Delve Deeper

Saturday, June 27, 2009

Aaron Vanek reviews The Dunwich Horror...



I regret that I missed this one at last year's H.P. Lovecraft Film Festival. As has been typical the last few years, there are far too many movies each year to see them all. I mistakenly thought this Dunwich Horror, which stars Dean Stockwell, was the old 1970 version of the story.


Fortunately, I was finally able to catch it. I heard from C. Courtney Joyner (screenwriter/director of The Lurking Fear) that this movie did for the original Lovecraft story what The Curse did for Lovecraft's favorite story, "The Colour Out of Space". Ouch.

So it was with some trepidation that I watched this.

SPOILER ALERT

Ultimately, it's a mixed bag. The story is closer to the original text than I expected, which was a good thing. There's no Powder of Ibn-Ghazi, alas.


Dean Stockwell plays Henry Armitage, and Jeffrey Combs plays Wilbur Whateley. I thought Stockwell was fine, and Combs was perfectly cast as someone who didn't want to be there and scowled through every scene thinking about the only actor's motivation: their paycheck.

The main leads, however, are "unknowns" and did OK.

The Whateley farm has been relocated from New England (in the original story) to Louisiana. I didn't have a problem with this, and the location shooting was great. And any way to bring money into that hurricane-torn state is a good thing in my mind.

But the characters managed to hop from New England to the swamp fairly easily. Isn't it a two-day drive to get down there?


Also, many of the interior locations, while very antiquated and picturesque, weren't quite right. This is best exemplified when Wilbur comes to Miskatonic looking for the Necronomicon, and Armitage takes him into the "library." Armitage says something like "there's a lot of books here, can you describe the one you're looking for, maybe we can narrow it down," yet we can't see any books anywhere in the room.

As a no-budget indie filmmaker, I am well aware of the difficulty in getting good locations, but couldn't the working-for-free PA's check out a few hundred library books (they have libraries in Louisiana, right?) and buy some cheap IKEA bookshelves? (do they have IKEA in Louisiana?)

Other locations also fell into that mold: looks great, but doesn't really have anything to do with the scene.

The computer graphics effects were a tad below average, mainly because something had to be shown. The best was the look/face of Wilbur's brother, which was kick-ass, and only seen briefly, in glimpses.


The script failed on a few levels: believability, dialogue. I see and appreciate the attempt, but I think the Arkham Horror board game was a bigger influence on the writing than Lovecraft's story (If you are familiar with the game, and see this movie, you'll understand). Armitage can shoot bolts of lightning out of his hands? Really? When the money for those shots could have been better spent on production design and art direction? Or making Wilbur Whateley (Combs) look more monstrous?
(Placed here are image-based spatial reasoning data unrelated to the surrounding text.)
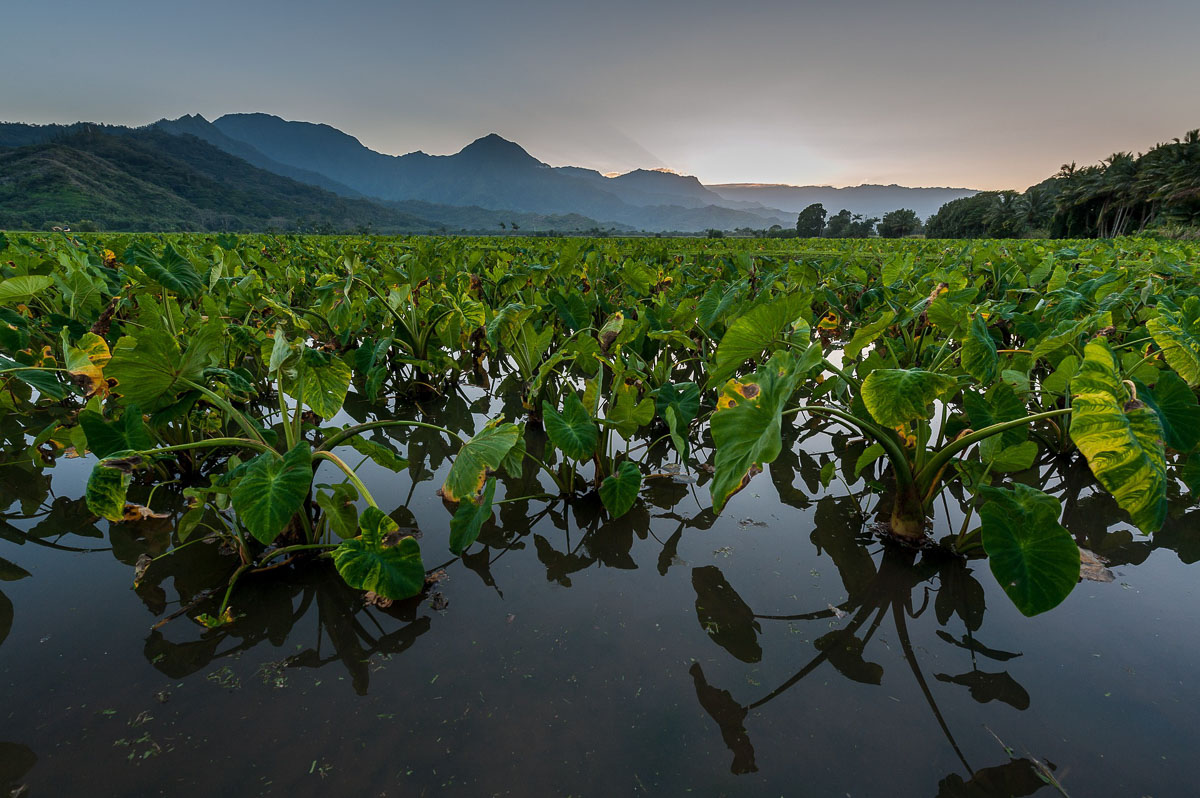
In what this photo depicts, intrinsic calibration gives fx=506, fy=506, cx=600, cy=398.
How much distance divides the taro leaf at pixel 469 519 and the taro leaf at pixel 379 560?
0.65ft

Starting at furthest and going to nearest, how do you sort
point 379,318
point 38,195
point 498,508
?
point 38,195 → point 379,318 → point 498,508

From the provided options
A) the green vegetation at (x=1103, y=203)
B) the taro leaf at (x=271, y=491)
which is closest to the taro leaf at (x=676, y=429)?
the taro leaf at (x=271, y=491)

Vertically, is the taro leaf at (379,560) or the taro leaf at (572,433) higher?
the taro leaf at (572,433)

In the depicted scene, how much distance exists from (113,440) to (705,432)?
246 cm

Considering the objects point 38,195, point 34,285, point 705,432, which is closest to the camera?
point 34,285

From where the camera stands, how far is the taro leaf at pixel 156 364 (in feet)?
4.52

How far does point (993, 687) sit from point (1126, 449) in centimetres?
69

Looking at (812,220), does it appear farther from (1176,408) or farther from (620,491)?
(620,491)

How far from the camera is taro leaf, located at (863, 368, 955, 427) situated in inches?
49.0

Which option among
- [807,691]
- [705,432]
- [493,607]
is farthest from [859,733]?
[705,432]

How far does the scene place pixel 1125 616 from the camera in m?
1.50

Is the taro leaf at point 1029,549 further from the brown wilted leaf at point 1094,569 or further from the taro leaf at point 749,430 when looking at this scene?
the brown wilted leaf at point 1094,569

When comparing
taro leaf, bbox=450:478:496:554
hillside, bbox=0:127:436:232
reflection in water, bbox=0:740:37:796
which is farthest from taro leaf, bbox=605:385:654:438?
hillside, bbox=0:127:436:232

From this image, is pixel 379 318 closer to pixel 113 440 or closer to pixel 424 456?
pixel 424 456
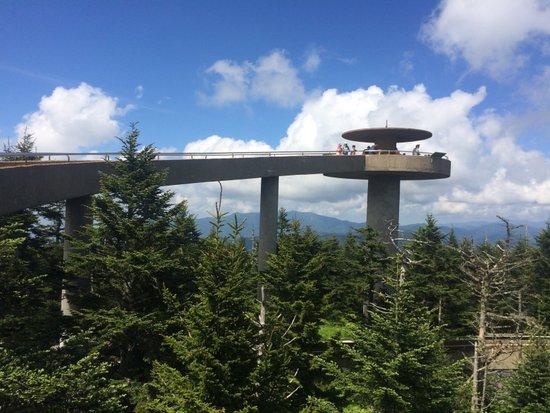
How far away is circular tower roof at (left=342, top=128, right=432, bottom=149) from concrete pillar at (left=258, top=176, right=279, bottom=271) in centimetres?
1110

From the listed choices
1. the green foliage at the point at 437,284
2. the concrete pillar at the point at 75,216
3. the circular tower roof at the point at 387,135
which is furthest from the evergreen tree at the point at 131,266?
the circular tower roof at the point at 387,135

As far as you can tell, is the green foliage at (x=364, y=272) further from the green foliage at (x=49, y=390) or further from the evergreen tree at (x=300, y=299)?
the green foliage at (x=49, y=390)

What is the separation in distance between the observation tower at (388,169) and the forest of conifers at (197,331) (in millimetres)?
14164

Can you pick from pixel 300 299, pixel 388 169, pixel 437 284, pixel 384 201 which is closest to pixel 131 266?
pixel 300 299

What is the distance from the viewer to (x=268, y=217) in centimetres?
2786

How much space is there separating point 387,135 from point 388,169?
3.32 meters

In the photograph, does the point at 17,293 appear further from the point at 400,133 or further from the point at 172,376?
the point at 400,133

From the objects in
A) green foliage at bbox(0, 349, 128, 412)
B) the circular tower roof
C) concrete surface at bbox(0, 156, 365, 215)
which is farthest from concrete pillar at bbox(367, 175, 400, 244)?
green foliage at bbox(0, 349, 128, 412)

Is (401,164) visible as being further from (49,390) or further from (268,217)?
(49,390)

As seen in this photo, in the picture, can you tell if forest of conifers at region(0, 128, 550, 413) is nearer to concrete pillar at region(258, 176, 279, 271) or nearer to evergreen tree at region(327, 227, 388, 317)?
evergreen tree at region(327, 227, 388, 317)

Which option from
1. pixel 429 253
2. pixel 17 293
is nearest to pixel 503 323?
pixel 429 253

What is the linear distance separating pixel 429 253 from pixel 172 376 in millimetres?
23998

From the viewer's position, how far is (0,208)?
1152 centimetres

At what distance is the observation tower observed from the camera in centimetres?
3297
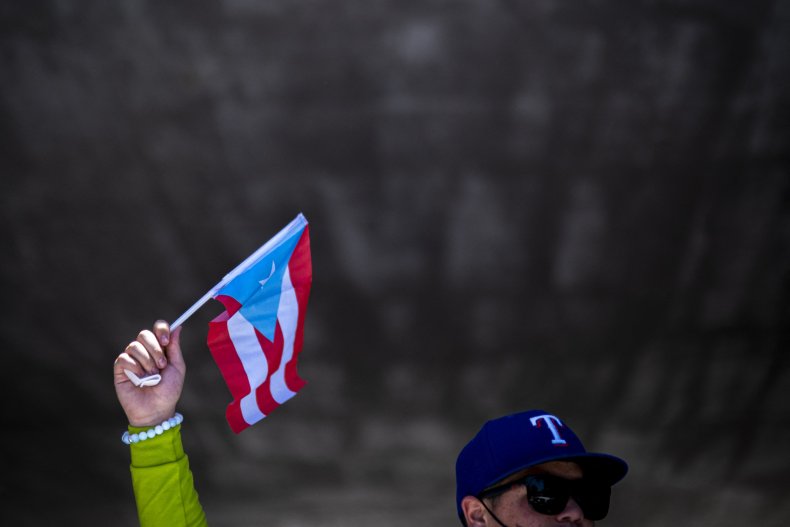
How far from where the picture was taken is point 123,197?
9.00ft

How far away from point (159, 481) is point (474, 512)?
615mm

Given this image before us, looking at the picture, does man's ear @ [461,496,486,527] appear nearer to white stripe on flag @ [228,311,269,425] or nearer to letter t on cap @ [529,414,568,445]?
letter t on cap @ [529,414,568,445]

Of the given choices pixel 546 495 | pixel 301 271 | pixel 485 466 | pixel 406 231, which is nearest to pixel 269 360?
pixel 301 271

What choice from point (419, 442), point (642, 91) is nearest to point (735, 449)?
point (419, 442)

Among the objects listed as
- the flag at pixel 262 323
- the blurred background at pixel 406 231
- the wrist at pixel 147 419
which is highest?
the blurred background at pixel 406 231

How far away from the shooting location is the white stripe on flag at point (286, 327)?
192 centimetres

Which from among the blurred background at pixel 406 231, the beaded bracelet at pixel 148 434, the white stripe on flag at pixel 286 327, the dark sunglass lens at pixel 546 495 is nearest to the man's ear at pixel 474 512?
the dark sunglass lens at pixel 546 495

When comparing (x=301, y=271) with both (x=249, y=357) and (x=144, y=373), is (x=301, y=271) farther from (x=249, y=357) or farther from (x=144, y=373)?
(x=144, y=373)

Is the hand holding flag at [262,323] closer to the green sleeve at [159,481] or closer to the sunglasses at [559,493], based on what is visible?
the green sleeve at [159,481]

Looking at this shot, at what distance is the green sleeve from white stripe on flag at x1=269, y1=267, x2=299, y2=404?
0.29m

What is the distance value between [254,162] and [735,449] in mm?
1982

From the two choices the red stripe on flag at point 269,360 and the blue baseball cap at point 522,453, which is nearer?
the blue baseball cap at point 522,453

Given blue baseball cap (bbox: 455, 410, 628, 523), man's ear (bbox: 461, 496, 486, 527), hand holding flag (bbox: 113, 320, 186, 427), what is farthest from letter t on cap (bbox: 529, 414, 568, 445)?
hand holding flag (bbox: 113, 320, 186, 427)

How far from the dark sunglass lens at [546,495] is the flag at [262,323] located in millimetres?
631
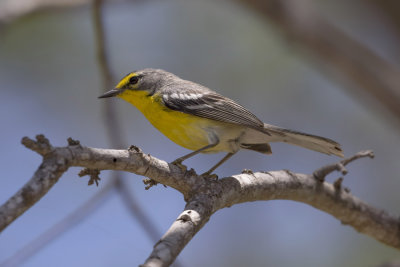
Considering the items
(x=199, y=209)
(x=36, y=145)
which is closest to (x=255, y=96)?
(x=199, y=209)

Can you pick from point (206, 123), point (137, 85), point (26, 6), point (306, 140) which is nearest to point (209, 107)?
point (206, 123)

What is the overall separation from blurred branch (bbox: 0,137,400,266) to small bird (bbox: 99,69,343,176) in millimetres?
491

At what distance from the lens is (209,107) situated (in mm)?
4887

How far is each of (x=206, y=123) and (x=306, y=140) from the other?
109cm

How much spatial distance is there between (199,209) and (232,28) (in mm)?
7525

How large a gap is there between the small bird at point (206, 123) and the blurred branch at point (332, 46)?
2.91m

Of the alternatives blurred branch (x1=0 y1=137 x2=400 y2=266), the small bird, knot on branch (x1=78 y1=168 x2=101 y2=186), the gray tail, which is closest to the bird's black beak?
the small bird

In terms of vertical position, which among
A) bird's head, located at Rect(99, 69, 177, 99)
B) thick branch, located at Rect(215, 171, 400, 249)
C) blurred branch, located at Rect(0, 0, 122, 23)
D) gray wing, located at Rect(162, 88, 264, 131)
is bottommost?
thick branch, located at Rect(215, 171, 400, 249)

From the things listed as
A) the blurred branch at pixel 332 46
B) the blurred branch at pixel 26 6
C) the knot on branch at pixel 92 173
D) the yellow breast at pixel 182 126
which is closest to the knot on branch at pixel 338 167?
the yellow breast at pixel 182 126

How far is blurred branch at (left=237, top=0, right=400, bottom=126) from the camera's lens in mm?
7223

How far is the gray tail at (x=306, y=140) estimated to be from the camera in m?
4.65

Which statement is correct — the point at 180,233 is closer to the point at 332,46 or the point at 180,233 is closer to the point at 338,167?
the point at 338,167

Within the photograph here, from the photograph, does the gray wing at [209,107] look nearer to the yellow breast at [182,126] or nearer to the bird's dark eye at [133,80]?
the yellow breast at [182,126]

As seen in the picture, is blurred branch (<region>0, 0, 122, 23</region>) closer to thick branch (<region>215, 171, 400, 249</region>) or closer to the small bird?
the small bird
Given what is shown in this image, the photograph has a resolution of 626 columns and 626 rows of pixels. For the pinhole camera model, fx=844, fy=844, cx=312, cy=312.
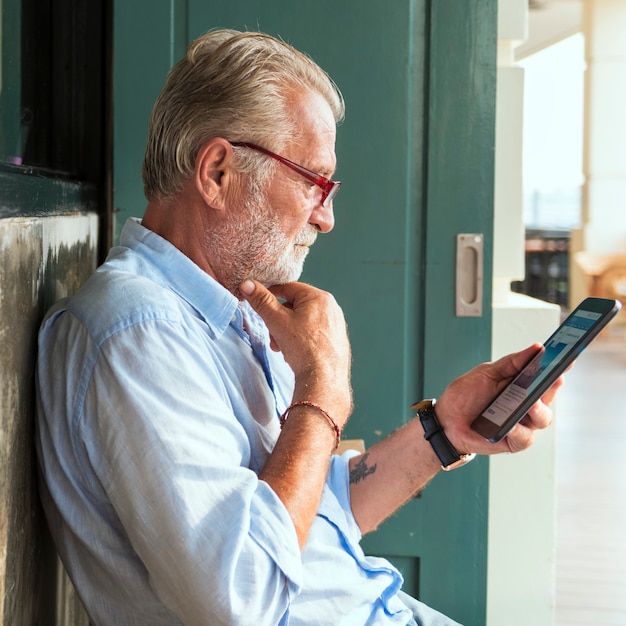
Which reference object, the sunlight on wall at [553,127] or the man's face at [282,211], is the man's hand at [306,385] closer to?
the man's face at [282,211]

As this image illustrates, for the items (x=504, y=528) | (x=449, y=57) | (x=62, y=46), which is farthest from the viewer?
(x=504, y=528)

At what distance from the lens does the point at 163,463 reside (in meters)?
0.99

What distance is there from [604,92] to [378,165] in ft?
31.4

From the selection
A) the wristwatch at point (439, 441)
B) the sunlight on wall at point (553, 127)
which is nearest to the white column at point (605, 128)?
the sunlight on wall at point (553, 127)

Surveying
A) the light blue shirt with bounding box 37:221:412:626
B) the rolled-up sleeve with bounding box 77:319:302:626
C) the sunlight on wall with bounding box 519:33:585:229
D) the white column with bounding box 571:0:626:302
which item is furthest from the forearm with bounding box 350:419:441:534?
the sunlight on wall with bounding box 519:33:585:229

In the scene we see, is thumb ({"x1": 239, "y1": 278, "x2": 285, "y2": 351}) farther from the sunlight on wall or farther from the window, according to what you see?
the sunlight on wall

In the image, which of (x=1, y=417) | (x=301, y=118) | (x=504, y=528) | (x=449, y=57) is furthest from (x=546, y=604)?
(x=1, y=417)

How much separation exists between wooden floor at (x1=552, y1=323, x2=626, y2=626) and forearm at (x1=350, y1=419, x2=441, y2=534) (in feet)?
5.15

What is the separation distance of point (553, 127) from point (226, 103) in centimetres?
1379

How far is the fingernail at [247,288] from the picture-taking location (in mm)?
1395

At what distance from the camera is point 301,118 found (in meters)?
1.38

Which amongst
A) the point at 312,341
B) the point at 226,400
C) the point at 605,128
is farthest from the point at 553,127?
the point at 226,400

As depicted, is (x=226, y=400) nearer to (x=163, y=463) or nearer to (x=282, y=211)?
(x=163, y=463)

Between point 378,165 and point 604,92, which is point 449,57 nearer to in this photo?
point 378,165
I had a problem with some of the camera and editing work as well: strange angles and weird, unmotivated cuts...or lingering on a shot too long. It seems like they were trying to make a $2 million dollar picture with $200,000, rather than a 200-large picture using $200,000: the seams are showing.

There was one scene that caused me to burst out laughing, and not in a good way; the two main characters travel to Louisiana to meet Olaus Wormius, a millennia-old wizard who translated the Necromicon from Arabic into Latin. He's shacked up with a harem of topless girls on the swamp (which I could accept--you're thousands of years old, why not get a bunch of hotties to belly dance around you all day long and call you "Master"?). He appears to the characters by FLOATING into the room. Which was hilarious because the actor is a few hundred pounds and bald, so he looked like a dirigible sailing into port.


Maybe it's my fault for stereotyping ancient sorcerers who have vast knowledge of the Cthulhu Mythos as degenerate wizened crones, but I just couldn't take this guy, or this sequence, seriously. But it was nice to see titties, you know (the only point in the movie where the audience is privileged to such globes of delight).

Overall, a mixed bag. It is a semi-serious attempt at one of Lovecraft's best stories, and one with a lot of room for action and effects. A great cast and some great locations offered promise, but it finally falls flat under its own lack of understanding of the basic nature of Lovecraftian horror and terror.

For a better version of the story, check out the H.P. Lovecraft Historical Society's Dark Adventure Radio Theater play
.

Note: it's by the same brilliant folks who brought us the best Lovecraft adaptation to date, The Call of Cthulhu...made on far less than this movie.

Aaron


(Thanks to Aaron Vanek)

1 comment:

  1. Thing is, isn't Wilbur's twin's face supposed to look like Wilbur? Well, half of it anyway.